Sur la date de transfert des contrats et des relations de travail
22 Par la seconde partie de sa seconde question, la juridiction de renvoi demande si le transfert des contrats et des relations de travail en application de l'article 3, paragraphe 1, de la directive a nécessairement lieu à la date du transfert de l'entreprise ou s'il peut être reporté, au gré du cédant ou du cessionnaire, à une autre date.
23 A cet égard, il y a lieu d'observer, en premier lieu, qu'il résulte de la lettre même de la directive que le transfert des contrats et des relations de travail a lieu à la date même du transfert de l'entreprise. En effet, l'article 3, paragraphe 1, deuxième alinéa, attribue aux Etats membres la faculté de prévoir que le cédant est, également après la date du transfert, responsable, à côté du cessionnaire, des obligations résultant d'un contrat ou d'une relation de travail. Une telle règle implique que, en tout état de cause, lesdites obligations sont transférées au cessionnaire à la date du transfert.

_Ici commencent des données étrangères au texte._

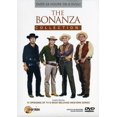 thumbnail image 1 of Bonanza Collection, 1 of 1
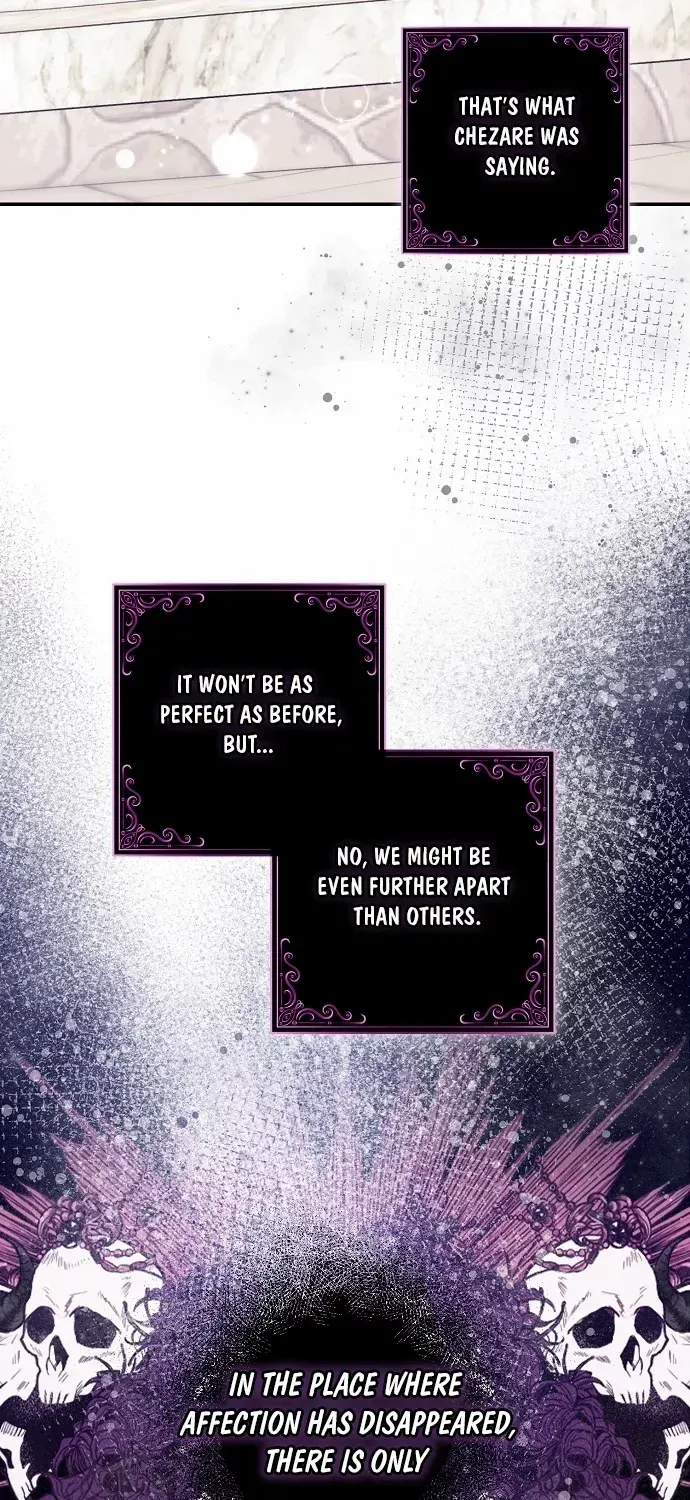 The Abandoned Bachelorette Enjoys Her Simple Life Chapter 56 page 23 - 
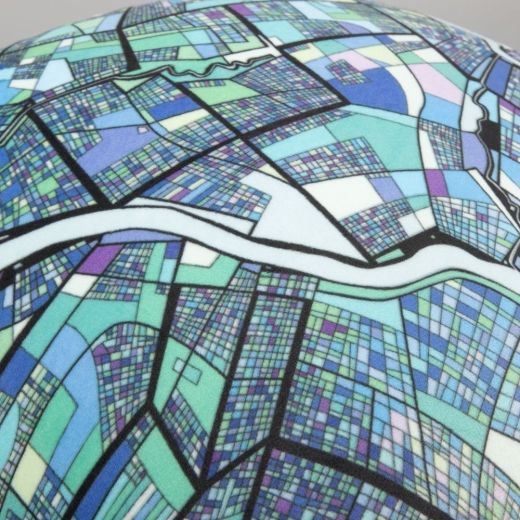 Изображение №6 | Подушка AntiStress на заказ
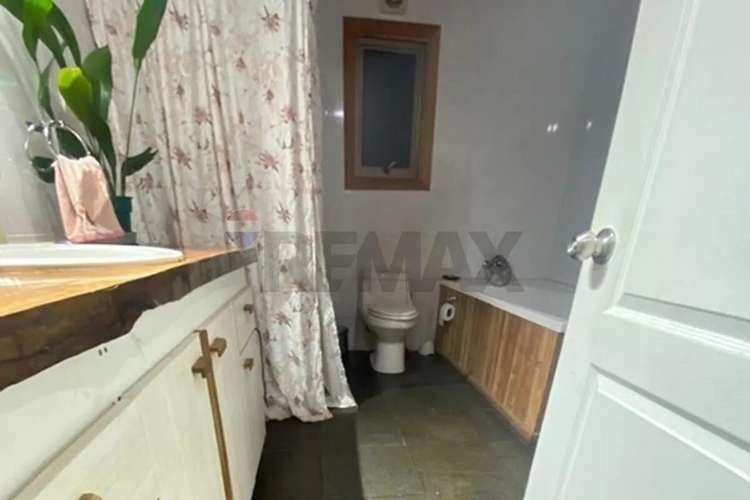 Venta 2 Casas Y Cabaña En Parcela 5.300 M² - Imagen 10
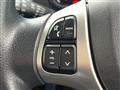 2016 Suzuki Wagon R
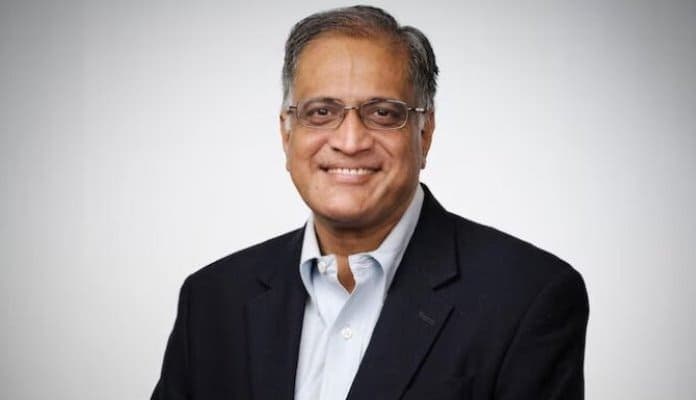 Wipro Appoints Sanjeev Jain as Chief Operating Officer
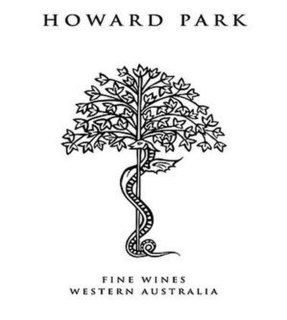 Howard Park Wines Winery in Western Australia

24 En deuxième lieu, dans l'arrêt Berg et Busschers, précité, point 14, la Cour a dit pour droit que l'article 3, paragraphe 1, doit être interprété en ce sens que, après la date du transfert, le cédant est en principe libéré de ses obligations résultant du contrat ou de la relation de travail en raison du seul fait du transfert. En raison de l'objectif de protection des travailleurs poursuivi par la directive, un tel effet ne peut se produire que si les obligations en question sont transférées au cessionnaire dès la date du transfert.
25 En troisième lieu, reconnaître au cédant ou au cessionnaire la faculté de choisir la date à partir de laquelle le contrat ou la relation de travail sont transférés reviendrait à admettre que les employeurs peuvent déroger, au moins à titre temporaire, aux dispositions de la directive. Or, selon la jurisprudence constante mentionnée au point 17, ces dispositions revêtent un caractère impératif.
26 Il y a donc lieu de répondre à la seconde partie de la seconde question préjudicielle que le transfert des contrats et des relations de travail en application de l'article 3, paragraphe 1 de la directive a nécessairement lieu à la date du transfert de l'entreprise et ne peut être reporté, au gré du cédant ou du cessionnaire, à une autre date.
Sur les dépens
27 Les frais exposés par la Commission des Communautés européennes, qui a soumis des observations à la Cour, ne peuvent faire l'objet d'un remboursement. La procédure revêtant, à l'égard des parties au principal, le caractère d'un incident soulevé devant la juridiction nationale, il appartient à celle-ci de statuer sur les dépens.
Par ces motifs,
LA COUR (deuxième chambre),
Statuant sur les questions à elle soumises par le Tribunal du travail de Bruxelles, par arrêt du 7 novembre 1994, dit pour droit:
1°) L'article 3, paragraphe 1, de la directive 77-187-CEE du Conseil, du 14 février 1977, concernant le rapprochement des législations des Etats membres relatives au maintien des droits des travailleurs en cas de transferts d'entreprises, d'établissements ou de parties d'établissements, doit être interprété en ce sens que les contrats et les relations de travail existant, à la date du transfert d'une entreprise, entre le cédant et les travailleurs affectés à l'entreprise transférée sont transférés de plein droit du cédant au cessionnaire du seul fait du transfert de l'entreprise, malgré la volonté contraire du cédant ou du cessionnaire et nonobstant le refus de ce dernier d'exécuter ses obligations.
2°) Le transfert des contrats et des relations de travail en application de l'article 3, paragraphe 1, de la directive 77-187 a nécessairement lieu à la date du transfert de l'entreprise et ne peut être reporté, au gré du cédant ou du cessionnaire, à une autre date.